Il 5 maggio Andrea Cristina Zamfir, 26 anni, è stata uccisa in modo barbaro dopo una serie di sevizie sessuali sotto un cavalcavia alle porte di Firenze, in via del Cimitero a Ugnano. In quello stesso luogo in cui Andrea Cristina Zamfir è stata uccisa, campeggia la scritta: “qui si caricano le troie”. Una frase, carica di disprezzo per l’umanità, che dice di un senso divenuto oramai opinione, di un costume che ha il volto della normalità, che rafforza e assolve la virilità dell’uomo esercitabile sulla donna resa inorganicamente “cosa”. Così esordisce la petizione lanciata da PierpaRoss Sebastiani su Change.org
Una donna seviziata e uccisa non è solo una donna morta. Vorremmo che dove è stata uccisa Andrea Cristina sorgesse un giardino, uno spazio ove riaffermare tutti i giorni che la cittadinanza ha senso se è essere cittadini capaci di costruire trame di relazioni sociali autentiche dove ci siano protezione, accoglienza, riparo, cura, responsabilizzazione vicendevole.
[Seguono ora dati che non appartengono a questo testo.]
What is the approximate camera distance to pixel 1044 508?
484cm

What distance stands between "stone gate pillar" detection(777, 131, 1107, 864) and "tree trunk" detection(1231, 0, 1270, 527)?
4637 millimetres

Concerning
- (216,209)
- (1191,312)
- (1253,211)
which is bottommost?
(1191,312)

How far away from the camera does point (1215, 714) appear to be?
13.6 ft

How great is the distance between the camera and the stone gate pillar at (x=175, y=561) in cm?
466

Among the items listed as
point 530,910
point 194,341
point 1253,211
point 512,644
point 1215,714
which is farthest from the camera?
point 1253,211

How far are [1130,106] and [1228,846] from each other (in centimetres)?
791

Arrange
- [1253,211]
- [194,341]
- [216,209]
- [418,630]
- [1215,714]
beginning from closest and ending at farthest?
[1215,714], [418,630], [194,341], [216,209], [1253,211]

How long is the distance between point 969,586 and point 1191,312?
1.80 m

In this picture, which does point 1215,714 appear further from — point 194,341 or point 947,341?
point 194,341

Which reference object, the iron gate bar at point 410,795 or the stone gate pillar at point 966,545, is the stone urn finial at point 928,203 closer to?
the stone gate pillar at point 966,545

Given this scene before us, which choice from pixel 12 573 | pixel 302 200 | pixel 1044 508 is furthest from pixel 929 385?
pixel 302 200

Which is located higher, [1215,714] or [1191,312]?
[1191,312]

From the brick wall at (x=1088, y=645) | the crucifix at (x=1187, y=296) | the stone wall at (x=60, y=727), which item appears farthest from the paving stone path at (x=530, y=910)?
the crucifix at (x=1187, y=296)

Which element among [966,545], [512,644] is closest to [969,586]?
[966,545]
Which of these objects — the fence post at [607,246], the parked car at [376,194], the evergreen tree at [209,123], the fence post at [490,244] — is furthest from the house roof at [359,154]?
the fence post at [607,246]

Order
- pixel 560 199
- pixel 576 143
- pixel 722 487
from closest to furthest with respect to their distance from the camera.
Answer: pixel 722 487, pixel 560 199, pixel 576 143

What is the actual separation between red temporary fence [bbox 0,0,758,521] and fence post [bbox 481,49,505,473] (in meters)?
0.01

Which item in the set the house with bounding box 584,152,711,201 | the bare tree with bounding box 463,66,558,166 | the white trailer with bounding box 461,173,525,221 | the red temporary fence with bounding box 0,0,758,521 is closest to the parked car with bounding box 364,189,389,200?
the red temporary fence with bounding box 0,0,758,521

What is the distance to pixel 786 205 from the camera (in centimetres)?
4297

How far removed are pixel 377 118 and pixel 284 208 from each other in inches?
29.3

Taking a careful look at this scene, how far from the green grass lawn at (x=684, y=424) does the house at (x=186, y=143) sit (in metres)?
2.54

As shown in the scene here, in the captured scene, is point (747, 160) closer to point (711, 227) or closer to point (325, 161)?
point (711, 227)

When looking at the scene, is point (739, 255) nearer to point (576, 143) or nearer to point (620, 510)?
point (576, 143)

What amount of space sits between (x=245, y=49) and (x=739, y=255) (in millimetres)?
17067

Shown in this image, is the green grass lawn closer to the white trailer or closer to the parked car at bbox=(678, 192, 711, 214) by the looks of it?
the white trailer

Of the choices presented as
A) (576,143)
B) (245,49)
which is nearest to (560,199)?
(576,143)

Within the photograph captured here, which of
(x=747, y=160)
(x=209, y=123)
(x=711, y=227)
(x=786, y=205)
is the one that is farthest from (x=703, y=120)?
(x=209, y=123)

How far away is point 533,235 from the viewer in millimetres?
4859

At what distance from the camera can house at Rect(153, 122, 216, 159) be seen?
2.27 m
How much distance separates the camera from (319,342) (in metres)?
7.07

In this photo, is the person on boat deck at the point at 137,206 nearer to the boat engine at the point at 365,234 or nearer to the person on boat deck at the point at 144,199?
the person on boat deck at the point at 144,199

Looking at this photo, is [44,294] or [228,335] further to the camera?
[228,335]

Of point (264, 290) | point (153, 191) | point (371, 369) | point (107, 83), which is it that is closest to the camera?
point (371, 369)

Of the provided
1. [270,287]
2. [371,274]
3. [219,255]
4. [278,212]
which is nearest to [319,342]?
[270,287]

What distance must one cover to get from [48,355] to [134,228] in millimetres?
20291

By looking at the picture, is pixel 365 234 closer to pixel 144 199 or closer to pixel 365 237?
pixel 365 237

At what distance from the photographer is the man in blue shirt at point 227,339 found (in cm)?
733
Questo essere cittadini è l’unica via per un reale benessere e che una esistenza migliore e arricchente non è una utopia da folli ma atto da scoprire e costruire.
Le nostre strade, le piazze sono disseminate di targhe in ricordo della resistenza, dei caduti per mafia, delle alluvioni. E una volte appese diventano targhe alla memoria di uno spirito collettivo che non cambia niente della propria sostanza. Non così vogliamo questo giardino, non chiediamo l’ennesima targa per pellegrinaggi disincantati, ma che ci si impegni ad attuare opere educative utili nelle quali tutti siamo chiamati e che siano in grado di affrontare e comprendere anche realtà dolorose. Vorremmo costruire intorno alla vita e alla morte di Andrea Cristina Zamfir una testimonianza concreta fatta di fiori e speranza, un piccolo e semplice spazio dove ognuno possa fermarsi, nel silenzio di un istante in cui si accende un futuro diverso e davvero umano.
La mano che ha offeso così brutalmente deve essere fermata ma non si creda che la causa profonda stia nel solo gesto materiale di un singolo. Non illudiamoci di vivere meglio e più sicuri quando ci sarà soltanto un colpevole da punire: questo atteggiamento moralista di una giustizia retributiva è una conseguenza della cecità in cui viviamo. Siamo educati a non volere che il male, l’ingiustizia, le diseguaglianze, l’immoralità, la violenza prevalgano ma non siamo più abituati ad accertarci, con onestà e intrepidezza, che davvero non stiamo collaborando proprio con quelle logiche che condanniamo a parole.
Occorre avere il coraggio di ribaltare definitivamente la questione e assumersene la dura responsabilità.